I visited the house again, alone except for Jody who agreed to wait on the
porch
while I spent some time inside. I walked through all the rooms, trying to imagine leasing them out, but kept finding myself picturing tea parties instead. I thought back to my family's trip to England and the way I had fallen in love with English tea customs.
Those
memories made me smile.

After walking through the whole house again, I joined Jody outside on the porch. Fallen wisteria leaves blew around our feet and danced in little eddies in the corners. Snowflakes were just beginning to swirl down from a blue-gray sky.

“I'd like to make an offer on it,” I said to Jody. “Can you list my parents' house?”

From then on I was caught up in a whirlwind of activity. I learned more than I ever wanted to know about real estate and mortgages and business loans. Nat introduced me to Sylvia Carruthers, who cheerfully bullied me into applying for a grant and agreeing to the Preservation Trust's terms for maintaining the historic character of the building. I acquired the Dusenberry house several months before Stagecoach Road sold (
that
was a nervous time), and was able to move in at my leisure.

I chose the south side of the upper floor, where the full bath was tucked behind what must have been two executive offices, for my suite. I brought only the items I most loved from home, along with those bits of my parents' furniture that would be appropriate to the tearoom. The rest I sold, donated, or put into storage. It was painful in some ways, but also very liberating.

At Nat's suggestion I took a class in tea blending and a seminar on small business start-ups. I needed to learn much, much more, but Nat said there would be time for that, and she was right. Putting the tearoom together was rather like assembling a jigsaw puzzle, only the pieces were not all provided. I had to go and find them. It took more than a year, during which time I attended a seminar at the Specialty Tea Institute in Seattle and began, slowly, to feel like I might really be able to pull this thing off.
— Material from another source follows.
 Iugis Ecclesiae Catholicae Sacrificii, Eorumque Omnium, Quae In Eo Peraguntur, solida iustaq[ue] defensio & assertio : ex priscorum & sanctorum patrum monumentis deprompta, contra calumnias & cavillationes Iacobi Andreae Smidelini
It was expensive. I had to bring the kitchen up to commercial standards,
without
harming its historic character, and convert the neighboring room to a butler's pantry. I painted the walls myself but had to buy furniture for the tea parlors, along with rugs and gauze curtains and drapes for colder days. Computer system and telephones and cash register for the gift shop. And the china!
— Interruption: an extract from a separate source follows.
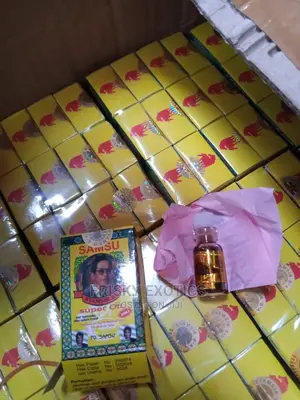 12 Piece of Original Samsu Super Delay Oil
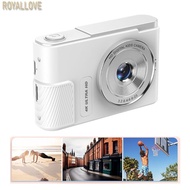 Royal CCD Sensor Camera with 2 5inch LCD Screen 8X TypeC 800mAh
By that time Gina was home, and she and I had a grand time expanding my collection of beautiful teacups and saucers, teapots and milk and sugar sets, little silver teaspoons and tongs for sugar and lemon slices. We found a lot of things on Internet auctions, including some great bargains, but it all added up to a rather large chunk of change. And that was before hiring any staff or purchasing inventory and supplies. Suffice to say, I was motivated to make the tearoom a success.